Rides 7/9: Prospero and Miranda

My goodness, there's been a lot of stuff written about bikes today and I think I've read all of it. I don't know if I'm much better for doing that and I have my doubts if I should add more to it. Only so much blood in a turnip after all. Also, it's kind of hard to take seriously something so silly as a jumping off point for a "serious discussion" or "dialogue" about "important" issues. This is to say nothing of the fact that seriousness has never been a feature of the blog and I'm not going to jeopardize its ranking as the 37th most popular local bike commuter blog by dabbling in it now. So here's nothing about bicycling. 

When we lived in Budapest, I used to take the tram to school and there might be Magyar teen couple who would press in there and then they'd start making out. Lustily. Young love. Pleading, desperate. Sometimes it'd be first thing in the morning and I'd be taking the 2 to the library and there they'd be and you'd get the smell of cigarettes and BO and hormones and stale beer and still warm Princess pékség chocolate croissant and whatever else wafted up from the Danube and and they'd just be so pressed together and one of them, whichever one was closer to me, would always have a Budmil backpack (maybe it was always turquoise) and as they made out and as the tram rounded the curve through the tunnel under the bridgehead, that damn backpack would push into me and I'd hate that because I wanted no part in the smelly sappy face-sucky morning makeout session and I just wanted to be anywhere else and I wasn't even happy about going to the library first thing in the morning anyway because all I was going to was make photocopies of musty art history journals, which I would subsequently crumple and eventually lose. It was an intrusion. 
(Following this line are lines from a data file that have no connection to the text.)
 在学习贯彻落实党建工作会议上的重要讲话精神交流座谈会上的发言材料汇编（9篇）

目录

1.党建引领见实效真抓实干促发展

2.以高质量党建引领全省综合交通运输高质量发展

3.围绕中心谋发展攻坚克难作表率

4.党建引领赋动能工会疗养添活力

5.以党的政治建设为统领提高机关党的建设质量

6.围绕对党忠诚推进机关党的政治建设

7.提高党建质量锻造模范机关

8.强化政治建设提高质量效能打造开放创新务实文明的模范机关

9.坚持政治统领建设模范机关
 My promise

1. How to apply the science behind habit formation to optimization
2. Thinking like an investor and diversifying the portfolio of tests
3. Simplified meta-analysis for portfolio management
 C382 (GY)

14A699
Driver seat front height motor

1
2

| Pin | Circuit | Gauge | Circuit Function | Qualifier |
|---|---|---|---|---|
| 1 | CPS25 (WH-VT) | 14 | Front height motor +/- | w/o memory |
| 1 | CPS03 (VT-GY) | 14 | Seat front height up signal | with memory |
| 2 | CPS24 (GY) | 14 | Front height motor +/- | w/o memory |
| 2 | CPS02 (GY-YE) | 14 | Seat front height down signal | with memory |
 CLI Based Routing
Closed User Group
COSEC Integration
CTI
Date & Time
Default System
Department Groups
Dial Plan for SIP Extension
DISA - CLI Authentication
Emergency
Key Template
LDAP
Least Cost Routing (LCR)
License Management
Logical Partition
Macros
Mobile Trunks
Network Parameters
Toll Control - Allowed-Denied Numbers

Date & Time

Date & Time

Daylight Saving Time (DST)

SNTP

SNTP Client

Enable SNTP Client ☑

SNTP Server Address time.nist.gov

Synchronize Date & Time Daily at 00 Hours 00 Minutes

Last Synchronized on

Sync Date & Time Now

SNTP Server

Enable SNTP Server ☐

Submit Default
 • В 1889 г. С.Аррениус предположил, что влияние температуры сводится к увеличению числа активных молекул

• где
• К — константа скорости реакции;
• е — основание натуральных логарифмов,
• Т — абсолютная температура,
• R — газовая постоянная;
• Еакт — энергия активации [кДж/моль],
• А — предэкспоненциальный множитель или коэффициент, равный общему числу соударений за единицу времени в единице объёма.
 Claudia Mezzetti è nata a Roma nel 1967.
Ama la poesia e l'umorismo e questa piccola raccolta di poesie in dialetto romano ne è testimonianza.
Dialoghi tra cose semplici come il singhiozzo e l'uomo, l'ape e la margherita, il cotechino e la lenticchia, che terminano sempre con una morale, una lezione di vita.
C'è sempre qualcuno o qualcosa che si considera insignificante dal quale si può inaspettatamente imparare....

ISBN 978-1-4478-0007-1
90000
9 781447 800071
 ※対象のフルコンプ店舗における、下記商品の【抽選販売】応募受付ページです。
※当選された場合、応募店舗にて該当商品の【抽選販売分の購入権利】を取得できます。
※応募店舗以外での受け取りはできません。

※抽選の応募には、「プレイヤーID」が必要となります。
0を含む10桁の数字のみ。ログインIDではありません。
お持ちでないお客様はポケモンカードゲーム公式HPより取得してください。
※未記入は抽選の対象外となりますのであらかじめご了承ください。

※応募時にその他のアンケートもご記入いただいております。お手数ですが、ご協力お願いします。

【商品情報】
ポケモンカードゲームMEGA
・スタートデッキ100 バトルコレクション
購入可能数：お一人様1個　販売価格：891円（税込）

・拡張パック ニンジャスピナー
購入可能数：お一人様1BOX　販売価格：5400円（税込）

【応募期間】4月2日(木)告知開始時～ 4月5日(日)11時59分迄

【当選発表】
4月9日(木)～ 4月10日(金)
I was never once on the 15 bus in Denver when the cops forcibly removed someone but I had a few trips on Colfax when the driver threatened somewhere between Colorado Avenue and Broadway to pull over and call them because some clearly addled passengers were getting unruly. I think I once saw meth heads playing craps. Snake eyes. I loved the 15 bus. It was slow and we'd get stuck at Broadway for easily 15 minutes, maybe 20. I could've gotten out and walked, but I never did. You can learn a lot about people by standing amidst then on a crowded bus. Or you can't. 

The first winter after the first summer I started bike commuting in DC, I drove to work. We had a Subaru. It was gray and we named it Beepy because it beeped a lot. We lived out in Arlington and I took Glebe Road to the Chain Bridge each morning  and everyday I'd dutifully get in the correct lane (I think there was construction at the time and one or more lanes were closed) and I'd watch some other drivers stay in the wrong lane until the very last feet as if they were going to go on Military, but  they wouldn't and the turn signal would pop on and whoops, looks like I missed all those signs saying Chain Bridge left lane and how the heck did a these other drivers know to get over anyway.  never tried it, but I wonder if I should've because it seemed to save them a lot of time and my opprobrium never quite seemed to reach them, no matter how frustratedly I'd tap on the steering wheel as I waited impatiently in the queue of cars that lurched only slowly forward. I have nervous habits like rapping on steering wheels and I also crack my knuckles and I bite my fingernails too. I also mutter and I definitely muttered curses at them cutting in line. By muttering, I meant yelled. It was winter and the windows were up and there was probably something on the radio, but I'm alone inside my car, rapping on the steering wheel and audibly cursing at people who can't here me. I never thought to wonder if anyone could have seen me. 

I rode my bike today, to and from work, and it was fine. A little cloudy for summer, but we'll have sun again soon.